*WHAT THE EXERCISE ASKS*.
For the copy, please give all of the data again exactly and leave the pictures out.
>>>
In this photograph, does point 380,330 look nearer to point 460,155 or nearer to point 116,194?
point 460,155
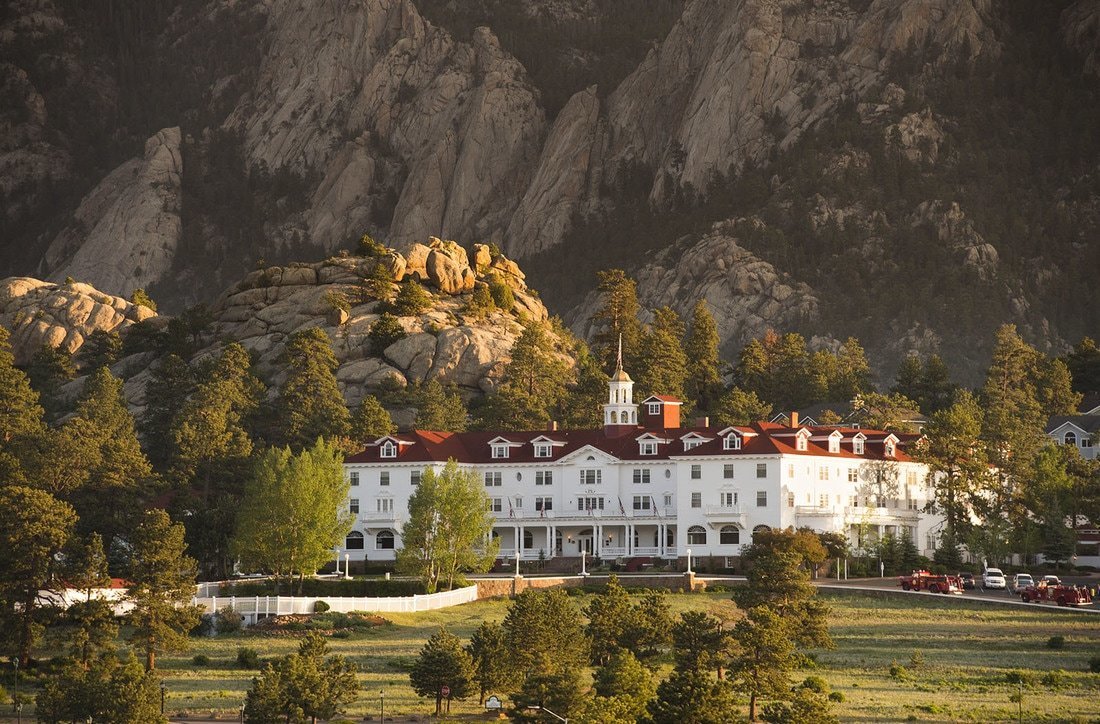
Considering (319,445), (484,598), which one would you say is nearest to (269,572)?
(319,445)

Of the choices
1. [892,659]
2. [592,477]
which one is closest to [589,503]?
[592,477]

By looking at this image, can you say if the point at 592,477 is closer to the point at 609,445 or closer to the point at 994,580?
the point at 609,445

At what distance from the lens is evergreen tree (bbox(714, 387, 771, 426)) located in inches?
6954

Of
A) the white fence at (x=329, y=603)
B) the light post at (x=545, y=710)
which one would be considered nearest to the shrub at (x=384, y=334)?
the white fence at (x=329, y=603)

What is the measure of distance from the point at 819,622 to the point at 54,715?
138 feet

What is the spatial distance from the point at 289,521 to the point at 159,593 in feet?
89.1

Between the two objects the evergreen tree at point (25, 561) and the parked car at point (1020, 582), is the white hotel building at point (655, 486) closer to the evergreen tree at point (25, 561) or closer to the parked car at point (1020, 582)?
the parked car at point (1020, 582)

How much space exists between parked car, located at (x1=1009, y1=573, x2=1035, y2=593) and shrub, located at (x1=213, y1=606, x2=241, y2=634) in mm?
51172

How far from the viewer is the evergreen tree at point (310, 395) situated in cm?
16838

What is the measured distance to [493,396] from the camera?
180500 millimetres

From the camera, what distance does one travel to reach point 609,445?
157 metres

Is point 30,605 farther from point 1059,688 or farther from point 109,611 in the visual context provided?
point 1059,688

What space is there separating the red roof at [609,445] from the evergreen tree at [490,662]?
59.0 meters

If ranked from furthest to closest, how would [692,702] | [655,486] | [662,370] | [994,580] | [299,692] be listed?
[662,370]
[655,486]
[994,580]
[299,692]
[692,702]
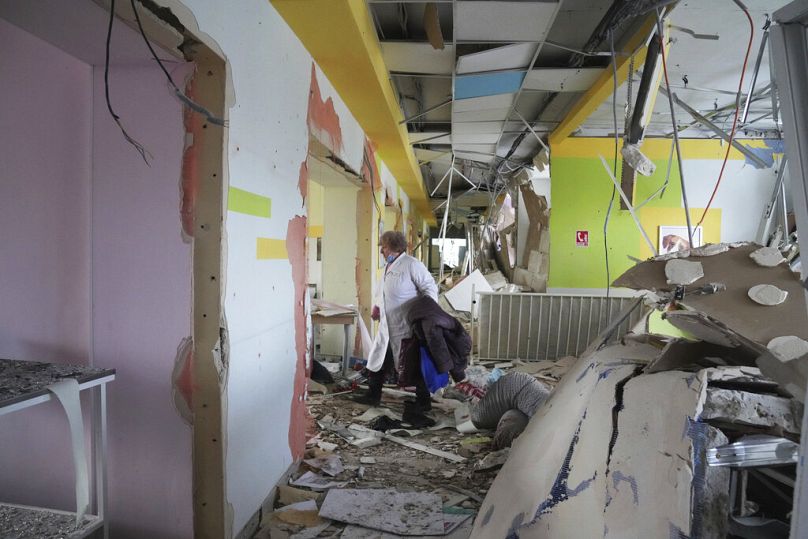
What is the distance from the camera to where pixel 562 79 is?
14.0 ft

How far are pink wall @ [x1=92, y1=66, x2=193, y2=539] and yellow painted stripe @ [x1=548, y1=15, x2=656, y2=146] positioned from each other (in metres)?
A: 3.01

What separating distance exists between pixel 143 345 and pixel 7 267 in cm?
69

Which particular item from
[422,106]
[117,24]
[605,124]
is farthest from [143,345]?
[605,124]

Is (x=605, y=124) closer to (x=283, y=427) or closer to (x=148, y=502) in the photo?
(x=283, y=427)

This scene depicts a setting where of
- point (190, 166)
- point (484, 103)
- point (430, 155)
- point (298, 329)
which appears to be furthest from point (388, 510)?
point (430, 155)

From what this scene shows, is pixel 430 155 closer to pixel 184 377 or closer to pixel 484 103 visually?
pixel 484 103

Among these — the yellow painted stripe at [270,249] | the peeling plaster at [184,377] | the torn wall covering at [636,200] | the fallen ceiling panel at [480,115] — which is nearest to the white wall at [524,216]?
the torn wall covering at [636,200]

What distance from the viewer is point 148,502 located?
1.94m

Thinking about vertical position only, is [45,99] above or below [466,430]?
above

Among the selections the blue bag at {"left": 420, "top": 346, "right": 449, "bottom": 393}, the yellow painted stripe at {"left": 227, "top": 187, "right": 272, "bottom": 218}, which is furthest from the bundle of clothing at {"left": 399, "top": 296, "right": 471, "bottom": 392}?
the yellow painted stripe at {"left": 227, "top": 187, "right": 272, "bottom": 218}

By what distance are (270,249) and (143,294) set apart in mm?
697

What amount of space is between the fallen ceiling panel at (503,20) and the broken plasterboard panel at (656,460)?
265 cm

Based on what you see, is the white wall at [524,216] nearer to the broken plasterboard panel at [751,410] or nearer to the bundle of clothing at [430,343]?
the bundle of clothing at [430,343]

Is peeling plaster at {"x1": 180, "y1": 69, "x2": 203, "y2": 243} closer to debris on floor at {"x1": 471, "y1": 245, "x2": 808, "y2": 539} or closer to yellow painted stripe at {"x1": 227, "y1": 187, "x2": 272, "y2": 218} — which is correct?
yellow painted stripe at {"x1": 227, "y1": 187, "x2": 272, "y2": 218}
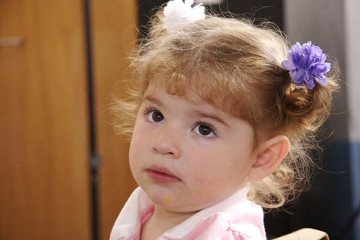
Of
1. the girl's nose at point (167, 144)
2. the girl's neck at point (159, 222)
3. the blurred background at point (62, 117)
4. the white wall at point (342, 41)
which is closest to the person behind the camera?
the girl's nose at point (167, 144)

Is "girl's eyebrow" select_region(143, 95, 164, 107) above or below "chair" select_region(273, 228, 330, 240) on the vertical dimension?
above

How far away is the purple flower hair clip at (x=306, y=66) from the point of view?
0.98m

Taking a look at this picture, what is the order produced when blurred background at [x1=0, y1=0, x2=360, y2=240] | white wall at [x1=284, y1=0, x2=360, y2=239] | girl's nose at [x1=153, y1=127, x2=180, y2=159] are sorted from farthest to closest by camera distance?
1. blurred background at [x1=0, y1=0, x2=360, y2=240]
2. white wall at [x1=284, y1=0, x2=360, y2=239]
3. girl's nose at [x1=153, y1=127, x2=180, y2=159]

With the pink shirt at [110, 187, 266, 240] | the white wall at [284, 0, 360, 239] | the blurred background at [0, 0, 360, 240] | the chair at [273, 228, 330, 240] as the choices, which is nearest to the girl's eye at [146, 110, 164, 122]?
the pink shirt at [110, 187, 266, 240]

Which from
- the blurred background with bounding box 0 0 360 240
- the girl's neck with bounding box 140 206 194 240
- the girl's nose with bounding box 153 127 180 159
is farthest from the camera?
the blurred background with bounding box 0 0 360 240

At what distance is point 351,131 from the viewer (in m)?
1.95

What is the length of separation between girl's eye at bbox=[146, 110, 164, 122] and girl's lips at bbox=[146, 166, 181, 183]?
8cm

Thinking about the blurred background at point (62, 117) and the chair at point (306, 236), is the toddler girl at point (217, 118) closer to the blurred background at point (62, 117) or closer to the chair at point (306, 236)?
the chair at point (306, 236)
<<<
*SOLUTION FOR THIS EXERCISE*.
In this photograph, does point 380,330 look nearer to point 460,155 or nearer to point 116,194?
point 460,155
Considering (319,445), (484,598), which one would you say is nearest to (269,572)?
(319,445)

Of the choices
1. [892,659]
2. [592,477]
which one is closest to [589,503]?
[592,477]

By looking at this image, can you say if the point at 592,477 is closer to the point at 609,445 or closer to the point at 994,580?
the point at 609,445

At what distance from the lens is evergreen tree (bbox(714, 387, 771, 426)) located in inches?
6954

Of
A) the white fence at (x=329, y=603)
B) the light post at (x=545, y=710)
which one would be considered nearest to the shrub at (x=384, y=334)?
the white fence at (x=329, y=603)

What is the measure of distance from the point at 819,622 to the point at 54,715?
138 feet

What is the spatial distance from the point at 289,521 to the point at 159,593 in feet?
89.1

Between the two objects the evergreen tree at point (25, 561) and the parked car at point (1020, 582), is the white hotel building at point (655, 486) closer to the evergreen tree at point (25, 561) or closer to the parked car at point (1020, 582)?
the parked car at point (1020, 582)

How much space exists between parked car, located at (x1=1009, y1=573, x2=1035, y2=593) and shrub, located at (x1=213, y1=606, x2=241, y2=634) in mm?
51172

How far from the viewer is the evergreen tree at point (310, 395) situated in cm?
16838

What is the measured distance to [493,396] from the camera?
180500 millimetres

From the camera, what distance does one travel to reach point 609,445?
157 metres

Is point 30,605 farther from point 1059,688 or farther from point 109,611 in the visual context provided?
point 1059,688

What space is there separating the red roof at [609,445] from the evergreen tree at [490,662]?
59.0 meters

If ranked from furthest to closest, how would [692,702] | [655,486] | [662,370] | [994,580] | [299,692] be listed?
[662,370]
[655,486]
[994,580]
[299,692]
[692,702]
What is the distance from the camera to where pixel 562 79 is?
14.0 ft

How far are pink wall @ [x1=92, y1=66, x2=193, y2=539] and yellow painted stripe @ [x1=548, y1=15, x2=656, y2=146] positioned from each other (in metres)?
A: 3.01

What separating distance exists between pixel 143 345 and pixel 7 267 in cm?
69

Which particular item from
[422,106]
[117,24]
[605,124]
is farthest from [143,345]?
[605,124]

Is (x=605, y=124) closer to (x=283, y=427) or closer to (x=148, y=502) in the photo?
(x=283, y=427)

This scene depicts a setting where of
- point (190, 166)
- point (484, 103)
- point (430, 155)
- point (298, 329)
which appears to be furthest from point (388, 510)?
point (430, 155)

From what this scene shows, is pixel 430 155 closer to pixel 184 377 or closer to pixel 484 103 visually?
pixel 484 103

Among these — the yellow painted stripe at [270,249] | the peeling plaster at [184,377] | the torn wall covering at [636,200] | the fallen ceiling panel at [480,115] — which is nearest to the white wall at [524,216]?
the torn wall covering at [636,200]

What distance from the viewer is point 148,502 located?
1.94m

Thinking about vertical position only, is [45,99] above or below [466,430]?
above

Among the selections the blue bag at {"left": 420, "top": 346, "right": 449, "bottom": 393}, the yellow painted stripe at {"left": 227, "top": 187, "right": 272, "bottom": 218}, which is furthest from the bundle of clothing at {"left": 399, "top": 296, "right": 471, "bottom": 392}?
the yellow painted stripe at {"left": 227, "top": 187, "right": 272, "bottom": 218}

By what distance are (270,249) and (143,294) set apart in mm?
697

What amount of space is between the fallen ceiling panel at (503,20) and the broken plasterboard panel at (656,460)?
265 cm

Based on what you see, is the white wall at [524,216] nearer to the broken plasterboard panel at [751,410] or nearer to the bundle of clothing at [430,343]?
the bundle of clothing at [430,343]

Is peeling plaster at {"x1": 180, "y1": 69, "x2": 203, "y2": 243} closer to debris on floor at {"x1": 471, "y1": 245, "x2": 808, "y2": 539} or closer to yellow painted stripe at {"x1": 227, "y1": 187, "x2": 272, "y2": 218} — which is correct?
yellow painted stripe at {"x1": 227, "y1": 187, "x2": 272, "y2": 218}
Of
1. the girl's nose at point (167, 144)
2. the girl's neck at point (159, 222)
3. the blurred background at point (62, 117)
4. the white wall at point (342, 41)
which is closest to the person behind the camera?
the girl's nose at point (167, 144)

Is "girl's eyebrow" select_region(143, 95, 164, 107) above or below "chair" select_region(273, 228, 330, 240) on the vertical dimension?
above

How far away is the purple flower hair clip at (x=306, y=66) from the point of view?
0.98m

Taking a look at this picture, what is the order produced when blurred background at [x1=0, y1=0, x2=360, y2=240] | white wall at [x1=284, y1=0, x2=360, y2=239] | girl's nose at [x1=153, y1=127, x2=180, y2=159] are sorted from farthest to closest by camera distance?
1. blurred background at [x1=0, y1=0, x2=360, y2=240]
2. white wall at [x1=284, y1=0, x2=360, y2=239]
3. girl's nose at [x1=153, y1=127, x2=180, y2=159]

With the pink shirt at [110, 187, 266, 240] | the white wall at [284, 0, 360, 239] | the blurred background at [0, 0, 360, 240] | the chair at [273, 228, 330, 240] as the choices, which is nearest to the girl's eye at [146, 110, 164, 122]?
the pink shirt at [110, 187, 266, 240]

Which from
- the blurred background with bounding box 0 0 360 240
- the girl's neck with bounding box 140 206 194 240
- the girl's nose with bounding box 153 127 180 159
is farthest from the camera?
the blurred background with bounding box 0 0 360 240

At what distance is point 351,131 from the viewer (in m)?
1.95

What is the length of separation between girl's eye at bbox=[146, 110, 164, 122] and girl's lips at bbox=[146, 166, 181, 183]?
8cm

Thinking about the blurred background at point (62, 117) and the chair at point (306, 236), is the toddler girl at point (217, 118) closer to the blurred background at point (62, 117) or closer to the chair at point (306, 236)?
the chair at point (306, 236)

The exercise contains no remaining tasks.